:: EXCERPTED TEXT ::
# # #
Now that there are more details available, we wish to share the information we have regarding travel in Italy, including some specifics within the Sorrento, Capri and Amalfi Coast areas. Understandably, as the situation remains uncertain and continues to evolve, the parameters set forth remain subject to change.

The following regulations have been set at the national level, however regional governing bodies have the authority to set travel limits and restrictions as they see fit for their areas. In early June we expect the Campania Region to confirm specific details regarding whether travel into and within the region itself will be permitted.

Social distancing (a minimum of 1 meter/3 feet) between people) remains at the forefront of the preventative measures. Personal protective equipment (PPE) in the form of masks are required in any public area throughout Italy, as are disposable gloves in many locations. You should bring your own and not depend on being able to buy them on arrival.

The number of guests allowed within a location at any given time has been considerably reduced to account for social distancing. Under the current guidelines, hotels and B & Bs who can guarantee implementation of the new social distancing guidelines have the authority to reopen. Bars, cafes, and restaurants within hotels will be accessible only to registered guests and there should not be any large gatherings. The majority of local accommodations in Sorrento, Capri and the Amalfi Coast areas intend to re-open in June, unless the regional authorities indicate otherwise.
# # #
:: DATASET RECORDS ::
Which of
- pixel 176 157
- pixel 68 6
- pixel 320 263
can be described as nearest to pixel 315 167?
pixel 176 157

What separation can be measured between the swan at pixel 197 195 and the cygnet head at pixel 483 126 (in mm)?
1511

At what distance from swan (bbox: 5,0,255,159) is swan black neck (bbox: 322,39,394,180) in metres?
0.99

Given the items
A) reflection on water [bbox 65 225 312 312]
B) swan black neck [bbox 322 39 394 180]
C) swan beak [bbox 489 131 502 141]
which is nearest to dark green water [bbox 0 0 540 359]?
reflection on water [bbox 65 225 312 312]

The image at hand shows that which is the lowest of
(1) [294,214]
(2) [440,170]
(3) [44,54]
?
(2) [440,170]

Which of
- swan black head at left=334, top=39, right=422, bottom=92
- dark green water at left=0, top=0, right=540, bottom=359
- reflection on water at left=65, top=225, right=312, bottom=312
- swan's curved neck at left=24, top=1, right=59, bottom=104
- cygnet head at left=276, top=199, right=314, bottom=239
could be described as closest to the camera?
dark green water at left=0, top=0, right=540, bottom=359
# # #
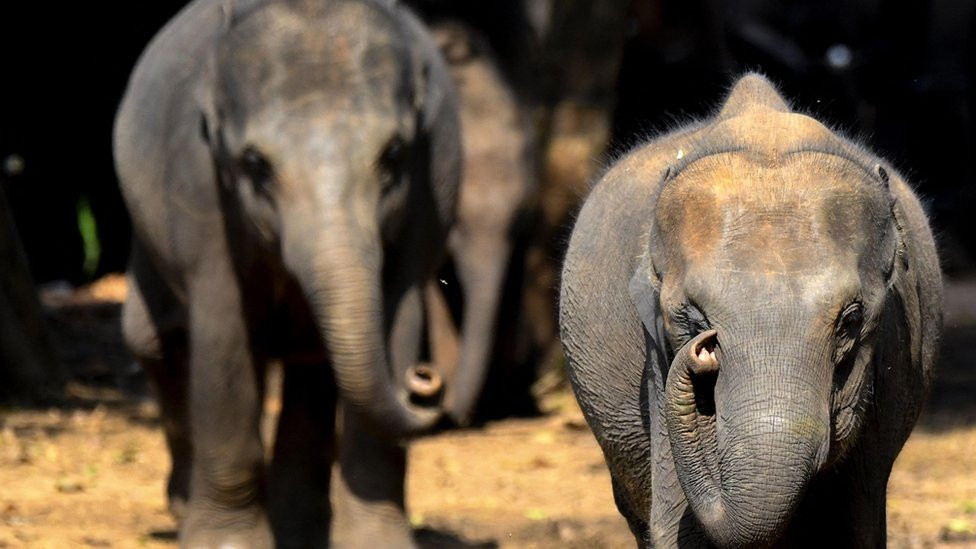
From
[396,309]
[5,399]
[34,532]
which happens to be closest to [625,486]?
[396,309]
# # #
:: EXERCISES TO COMPLETE ::
[1] Answer these questions about the Italy travel update:
(a) What minimum distance between people does it give?
(b) Which region is expected to confirm in early June whether travel into and within it will be permitted?
(c) Who will be allowed to use bars, cafes, and restaurants within hotels?
[2] Could you carry the Italy travel update forward from its final sentence?

:: THE RESULTS ::
[1]
(a) 1 meter (3 feet).
(b) The Campania Region.
(c) Only registered guests.

[2]
Italy Phase 2 critical dates:

18 May 2020: Shops and museums reopen (social distancing and masks required); St. Peter’s Basilica to reopen for mass, Vatican Museums to reopen with entrance by reservation only and no large groups permitted; Colosseum reopens with thermal temperature stations, entrance by reservation only, no large groups

19 May 2020: Borghese Gallery in Rome and Museo Capodimonte in Naples reopen

21 May 2020: Cafés, bars, restaurants, beach clubs and free public beaches reopen

26 May 2020: Pompeii and Herculaneum archaeological sites reopen

30 May 2020: Tower of Pisa and surrounding sites open

3 June 2020: Italy’s national borders are scheduled to reopen to EU residents, allowing leisure travel entrance of residents from other EU countries without having to quarantine

15 June 2020: Non-EU residents/travelers are expected to be able to enter Italy without the need to quarantine, however this is subject to change. Due to the frequency of changes, this post will not be updated regularly, however we hope you find the information provided useful.

All of us at Edge on Travel wish you safe travels!